Using these, an organization might want to proactively purchase domains with the most likely misspelling or mistypings of its brand to prevent cybercriminals from creating them.
A search on Github provides programs for domain name permutation engines to help detect typosquatting, phishing, and URL hijacking. These can help detect lookalike domains, and many can be integrated with a company’s security tools.
If an organization finds a typosquat domain after it has been created, it still has some options.
In 1999, the United States government enacted the “Anticybersquatting Consumer Protection Act” (ACPA) that provides organizations several types of legal options. Once a company decides to pursue something under the ACPA, it needs to hire an attorney who can help go through the different processes.
The ACPA amended the Trademark Act of 1946 to incorporate domain names made “for the abusive and bad faith registration of their marks” defining cybersquatting and cyberpiracy as:
“the registration, trafficking in, or use of a domain name that is identical to, confusingly similar to, or dilutive of a distinctive trademark or service mark of another with the bad faith intent to profit from the goodwill of that mark—harms the public by causing consumer fraud and public confusion as to the true source or sponsorship of goods or services.”
As cybercriminals have continued to use typosquatting as part of their attack methods, organizations need to know how they can work toward protecting themselves and their customers.
One of the first steps a lawyer may take is to send a cease and desist letter if the firm can locate the owner of the typosquat website. The letter notifies the website owner that it infringes on the company’s trademark rights and requests that the site is taken down.
If the cease and desist order is not effective, the lawyer may look to take the case to trial and obtain injunctive relief which would be a court order to take down the website.
Formed in 1998, the Internet Corporation for Assigned Names and Numbers (ICANN) is an international non-profit responsible for Internet Protocol (IP) address space allocation, protocol identifier assignment, root server system management functions, and both generic (gTLD) and country code (ccTLD) Top-Level Domain Name system management.

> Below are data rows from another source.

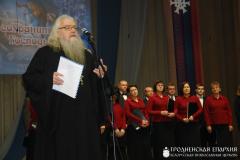 Отборочный тур фестиваля «Коложский Благовест» в Щучине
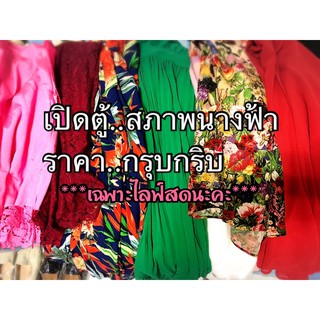 สินค้าราคา 9฿- 99฿ ค่ะ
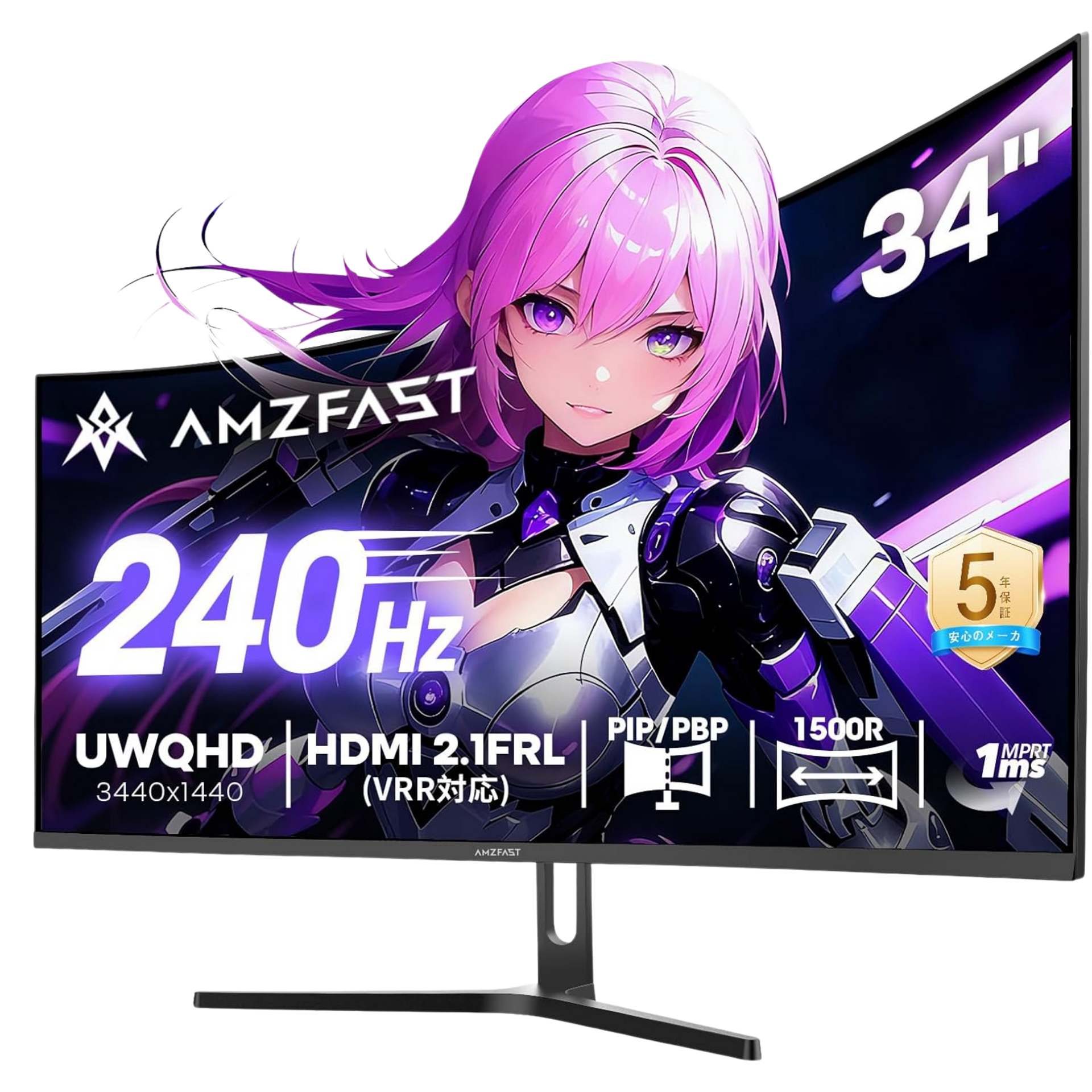 ゲーミングモニター Amazon.co.jp: Z Z-Edge(ゼロエッジ) 湾曲ゲーミングモニター 34型
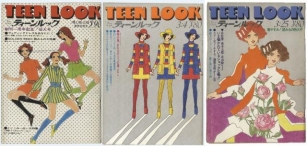 Gorgeous Japanese ‘Teen Look’ Magazine Covers Illustrated By Okamoto Satsuko From The 1960s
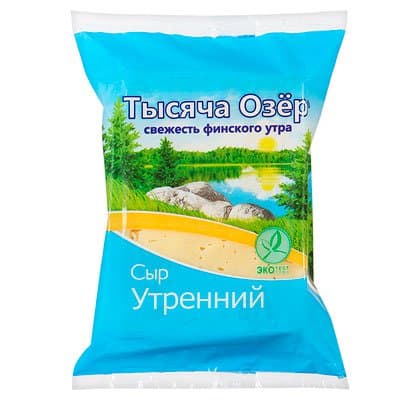 Сыр Тысяча Озер Утренний 45% БЗМЖ 240 гр
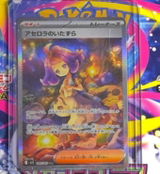 Silvia U. review photo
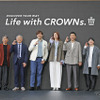 トヨタ クラウンエステート発売にあたり開催された「Discover Your Way Life with CROWNsイベント」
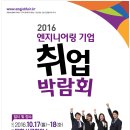 명엔지니어링 이미지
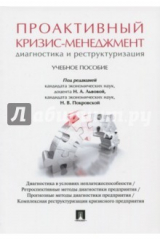 Книга Проактивный кризис-менеджм(диагност.и реструктур) на ReadRate.com книга Проактивный кризис-менеджм(диагност.и реструктур)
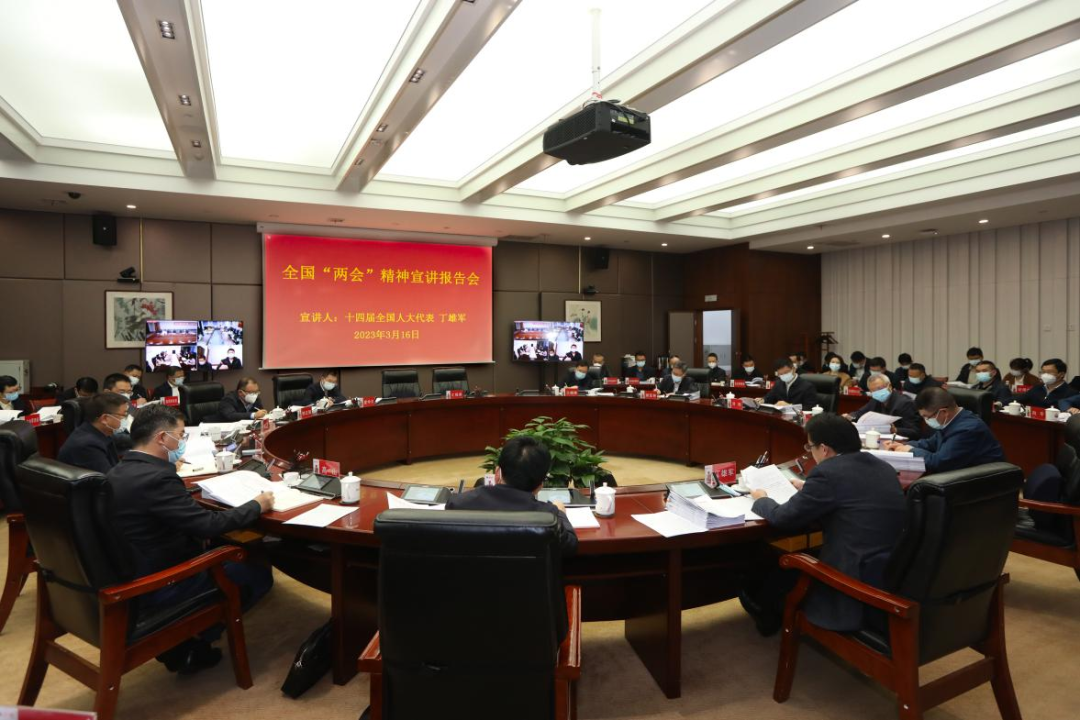 茅台集團舉行全國(guó)兩(liǎng)會精神宣講報告會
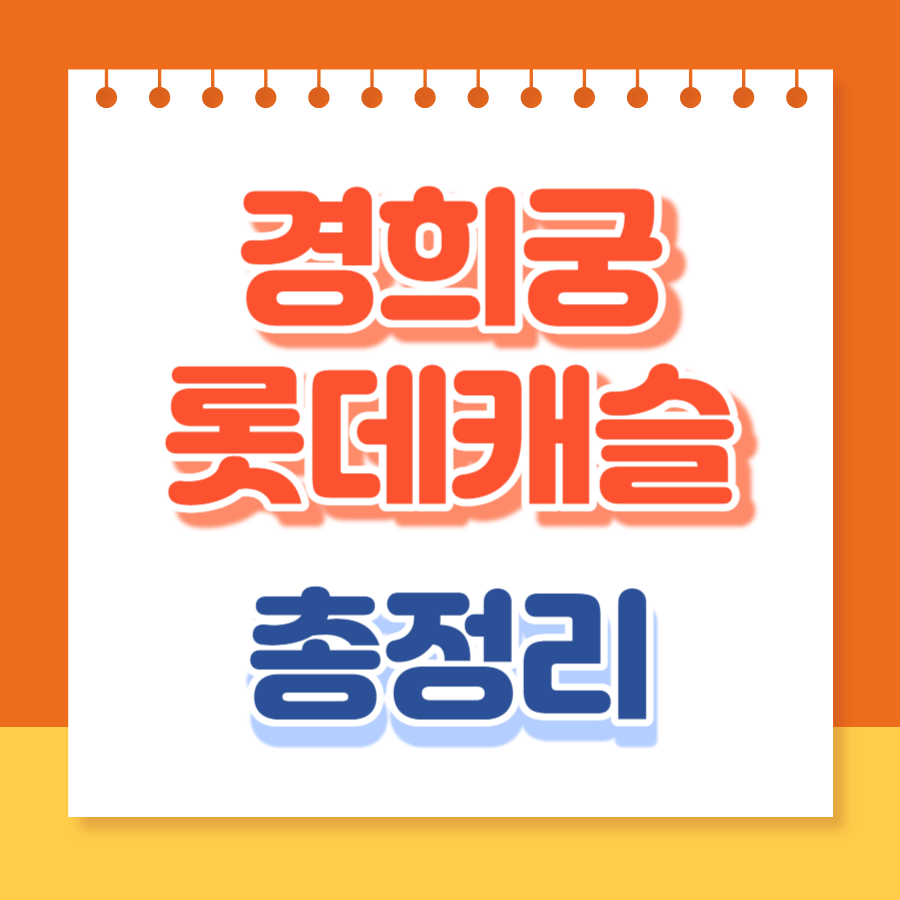 경희궁롯데캐슬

In 2013, ICANN’s Board of Directors approved the UDRP which established administrative proceedings that help resolve disputes and prevent cybersquatting.
Working with an attorney, an organization can pursue an administrative proceeding to gain ownership of the typosquatted domain. A company looking to file a UDRP claim need to submit it to an approved dispute-resolution service. Since the administrative process is often less expensive and resolves more quickly than lawsuits, many organizations look to resolve their typosquatting issues this way.